→ **Aim of the task**
All lines that hold the string "domesticanimal" should be copied. Find them in the listing below.

→ **Record excerpts**
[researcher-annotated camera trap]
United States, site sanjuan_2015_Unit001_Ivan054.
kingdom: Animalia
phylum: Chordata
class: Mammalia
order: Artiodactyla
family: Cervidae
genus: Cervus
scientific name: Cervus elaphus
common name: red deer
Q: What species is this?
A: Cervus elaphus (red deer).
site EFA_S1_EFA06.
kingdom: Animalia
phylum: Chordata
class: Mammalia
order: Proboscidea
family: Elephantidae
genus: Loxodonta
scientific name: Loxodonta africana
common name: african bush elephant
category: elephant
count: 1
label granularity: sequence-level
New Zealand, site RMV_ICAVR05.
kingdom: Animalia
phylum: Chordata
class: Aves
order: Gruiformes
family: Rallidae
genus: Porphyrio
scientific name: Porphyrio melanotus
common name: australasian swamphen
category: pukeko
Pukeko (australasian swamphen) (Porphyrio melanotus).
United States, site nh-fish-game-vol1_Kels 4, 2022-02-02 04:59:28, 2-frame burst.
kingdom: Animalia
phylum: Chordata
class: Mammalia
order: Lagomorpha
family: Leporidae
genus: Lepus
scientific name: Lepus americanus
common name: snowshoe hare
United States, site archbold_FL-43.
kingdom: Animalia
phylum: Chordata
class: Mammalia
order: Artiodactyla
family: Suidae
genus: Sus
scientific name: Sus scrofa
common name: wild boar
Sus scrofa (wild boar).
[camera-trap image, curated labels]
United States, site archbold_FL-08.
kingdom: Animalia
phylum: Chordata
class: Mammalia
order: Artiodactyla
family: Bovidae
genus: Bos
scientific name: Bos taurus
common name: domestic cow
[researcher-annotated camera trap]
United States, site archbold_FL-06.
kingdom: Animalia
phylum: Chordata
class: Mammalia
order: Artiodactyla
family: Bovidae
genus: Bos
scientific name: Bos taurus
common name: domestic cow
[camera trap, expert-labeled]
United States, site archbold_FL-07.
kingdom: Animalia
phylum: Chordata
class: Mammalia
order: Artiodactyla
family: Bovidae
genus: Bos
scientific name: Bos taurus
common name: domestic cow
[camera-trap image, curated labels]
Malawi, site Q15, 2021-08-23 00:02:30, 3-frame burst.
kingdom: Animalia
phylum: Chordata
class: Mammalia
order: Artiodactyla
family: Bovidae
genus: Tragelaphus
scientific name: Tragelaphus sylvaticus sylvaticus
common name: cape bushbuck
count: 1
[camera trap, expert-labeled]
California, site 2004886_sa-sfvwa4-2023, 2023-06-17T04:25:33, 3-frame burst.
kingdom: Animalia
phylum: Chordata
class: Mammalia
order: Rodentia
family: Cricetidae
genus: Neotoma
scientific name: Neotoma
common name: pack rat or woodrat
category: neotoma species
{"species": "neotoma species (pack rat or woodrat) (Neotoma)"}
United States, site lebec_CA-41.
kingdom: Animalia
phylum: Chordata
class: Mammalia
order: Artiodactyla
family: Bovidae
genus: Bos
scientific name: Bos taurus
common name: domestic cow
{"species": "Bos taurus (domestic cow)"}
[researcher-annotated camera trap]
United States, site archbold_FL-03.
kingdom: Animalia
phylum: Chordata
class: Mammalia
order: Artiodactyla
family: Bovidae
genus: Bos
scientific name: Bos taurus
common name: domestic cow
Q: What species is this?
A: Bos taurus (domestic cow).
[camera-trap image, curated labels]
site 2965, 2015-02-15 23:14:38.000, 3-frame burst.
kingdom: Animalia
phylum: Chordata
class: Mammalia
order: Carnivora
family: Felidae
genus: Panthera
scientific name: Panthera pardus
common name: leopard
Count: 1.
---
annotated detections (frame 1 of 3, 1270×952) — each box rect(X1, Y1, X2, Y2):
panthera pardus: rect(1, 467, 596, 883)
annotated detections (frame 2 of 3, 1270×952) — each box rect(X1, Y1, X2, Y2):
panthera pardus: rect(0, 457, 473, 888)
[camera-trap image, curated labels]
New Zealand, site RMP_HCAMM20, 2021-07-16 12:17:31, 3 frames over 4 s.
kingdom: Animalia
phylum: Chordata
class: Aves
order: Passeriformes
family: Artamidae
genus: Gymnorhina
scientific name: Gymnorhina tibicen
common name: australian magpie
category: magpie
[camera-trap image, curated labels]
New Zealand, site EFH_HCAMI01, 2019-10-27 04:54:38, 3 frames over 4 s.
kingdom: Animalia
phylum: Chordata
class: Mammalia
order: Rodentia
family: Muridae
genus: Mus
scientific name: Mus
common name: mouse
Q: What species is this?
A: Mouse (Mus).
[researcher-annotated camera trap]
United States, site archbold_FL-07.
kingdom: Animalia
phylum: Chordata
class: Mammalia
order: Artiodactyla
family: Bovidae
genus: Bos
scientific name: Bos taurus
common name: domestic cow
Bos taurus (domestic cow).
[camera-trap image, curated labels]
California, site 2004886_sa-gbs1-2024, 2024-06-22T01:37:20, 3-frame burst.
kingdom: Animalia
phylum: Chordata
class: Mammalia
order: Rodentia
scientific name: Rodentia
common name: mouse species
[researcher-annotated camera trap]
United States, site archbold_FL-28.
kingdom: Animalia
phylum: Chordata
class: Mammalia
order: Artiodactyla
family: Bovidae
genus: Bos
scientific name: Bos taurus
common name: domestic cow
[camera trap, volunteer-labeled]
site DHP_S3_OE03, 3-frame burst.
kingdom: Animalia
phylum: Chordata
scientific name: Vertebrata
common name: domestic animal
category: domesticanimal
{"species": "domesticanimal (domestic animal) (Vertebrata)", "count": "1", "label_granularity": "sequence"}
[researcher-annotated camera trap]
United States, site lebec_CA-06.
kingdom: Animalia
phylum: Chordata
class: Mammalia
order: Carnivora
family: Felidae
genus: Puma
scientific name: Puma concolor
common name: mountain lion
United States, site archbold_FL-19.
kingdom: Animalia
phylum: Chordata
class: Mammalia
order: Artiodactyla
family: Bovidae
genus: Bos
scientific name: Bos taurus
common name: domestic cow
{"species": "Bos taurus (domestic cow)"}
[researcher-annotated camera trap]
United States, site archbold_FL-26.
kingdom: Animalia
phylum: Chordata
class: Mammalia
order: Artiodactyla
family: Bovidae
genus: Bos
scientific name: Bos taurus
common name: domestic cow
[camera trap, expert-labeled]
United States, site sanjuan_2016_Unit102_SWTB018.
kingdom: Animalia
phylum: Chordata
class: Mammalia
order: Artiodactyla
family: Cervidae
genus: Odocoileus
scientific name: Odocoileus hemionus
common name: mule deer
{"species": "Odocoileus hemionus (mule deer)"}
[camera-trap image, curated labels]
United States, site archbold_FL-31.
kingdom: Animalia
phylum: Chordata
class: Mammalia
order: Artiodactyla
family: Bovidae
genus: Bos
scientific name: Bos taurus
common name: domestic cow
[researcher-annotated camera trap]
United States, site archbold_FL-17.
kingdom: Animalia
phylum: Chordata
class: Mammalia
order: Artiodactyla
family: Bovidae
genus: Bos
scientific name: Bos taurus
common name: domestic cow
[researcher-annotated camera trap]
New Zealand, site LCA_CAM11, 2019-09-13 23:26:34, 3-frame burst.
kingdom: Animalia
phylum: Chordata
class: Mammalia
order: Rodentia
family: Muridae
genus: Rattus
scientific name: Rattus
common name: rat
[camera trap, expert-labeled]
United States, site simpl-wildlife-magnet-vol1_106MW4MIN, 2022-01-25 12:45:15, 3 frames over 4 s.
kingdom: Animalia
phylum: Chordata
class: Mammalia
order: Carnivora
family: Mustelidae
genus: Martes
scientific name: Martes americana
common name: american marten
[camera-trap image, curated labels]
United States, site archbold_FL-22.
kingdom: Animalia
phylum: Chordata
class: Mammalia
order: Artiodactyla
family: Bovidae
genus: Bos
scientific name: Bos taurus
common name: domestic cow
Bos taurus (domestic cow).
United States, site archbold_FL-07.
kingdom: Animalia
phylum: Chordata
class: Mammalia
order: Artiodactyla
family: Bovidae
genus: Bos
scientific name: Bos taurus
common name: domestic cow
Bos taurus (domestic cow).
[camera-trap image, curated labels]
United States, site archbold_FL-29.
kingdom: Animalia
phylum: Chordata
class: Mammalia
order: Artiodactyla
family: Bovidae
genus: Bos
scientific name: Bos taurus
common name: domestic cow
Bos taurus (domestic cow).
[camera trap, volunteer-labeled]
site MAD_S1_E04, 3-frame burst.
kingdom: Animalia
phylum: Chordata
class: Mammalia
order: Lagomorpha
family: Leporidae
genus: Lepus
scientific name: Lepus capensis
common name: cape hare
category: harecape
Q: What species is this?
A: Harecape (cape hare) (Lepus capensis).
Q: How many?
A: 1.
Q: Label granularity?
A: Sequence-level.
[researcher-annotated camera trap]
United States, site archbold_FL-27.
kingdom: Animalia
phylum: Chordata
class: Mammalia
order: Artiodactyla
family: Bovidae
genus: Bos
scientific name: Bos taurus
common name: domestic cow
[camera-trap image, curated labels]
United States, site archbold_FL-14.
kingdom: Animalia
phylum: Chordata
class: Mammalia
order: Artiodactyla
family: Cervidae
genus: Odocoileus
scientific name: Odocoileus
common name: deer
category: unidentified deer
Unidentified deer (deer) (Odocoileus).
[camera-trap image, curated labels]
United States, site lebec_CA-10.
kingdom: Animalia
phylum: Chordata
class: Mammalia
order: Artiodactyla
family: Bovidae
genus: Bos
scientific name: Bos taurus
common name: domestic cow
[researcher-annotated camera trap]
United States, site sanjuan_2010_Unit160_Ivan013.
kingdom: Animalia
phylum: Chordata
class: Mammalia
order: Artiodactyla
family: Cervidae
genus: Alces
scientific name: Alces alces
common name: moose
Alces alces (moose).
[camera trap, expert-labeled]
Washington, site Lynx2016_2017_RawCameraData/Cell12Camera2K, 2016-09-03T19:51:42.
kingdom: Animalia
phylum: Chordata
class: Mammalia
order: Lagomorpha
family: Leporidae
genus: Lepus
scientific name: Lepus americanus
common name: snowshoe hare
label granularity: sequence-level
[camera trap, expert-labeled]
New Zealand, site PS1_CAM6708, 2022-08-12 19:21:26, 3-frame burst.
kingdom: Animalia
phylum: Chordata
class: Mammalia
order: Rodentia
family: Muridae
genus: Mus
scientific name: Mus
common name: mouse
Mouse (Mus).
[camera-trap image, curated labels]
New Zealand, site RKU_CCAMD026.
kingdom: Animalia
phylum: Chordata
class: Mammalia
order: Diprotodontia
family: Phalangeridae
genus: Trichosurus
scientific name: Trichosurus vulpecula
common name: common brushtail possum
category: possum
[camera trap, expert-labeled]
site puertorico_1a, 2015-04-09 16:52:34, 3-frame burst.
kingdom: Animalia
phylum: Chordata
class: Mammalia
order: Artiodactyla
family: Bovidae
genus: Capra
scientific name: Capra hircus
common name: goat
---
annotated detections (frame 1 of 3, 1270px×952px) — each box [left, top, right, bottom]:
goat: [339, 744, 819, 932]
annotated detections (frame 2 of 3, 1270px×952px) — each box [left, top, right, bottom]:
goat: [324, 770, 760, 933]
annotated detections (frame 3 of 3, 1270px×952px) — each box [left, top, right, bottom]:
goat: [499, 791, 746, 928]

→ **Written response**
category: domesticanimal
{"species": "domesticanimal (domestic animal) (Vertebrata)", "count": "1", "label_granularity": "sequence"}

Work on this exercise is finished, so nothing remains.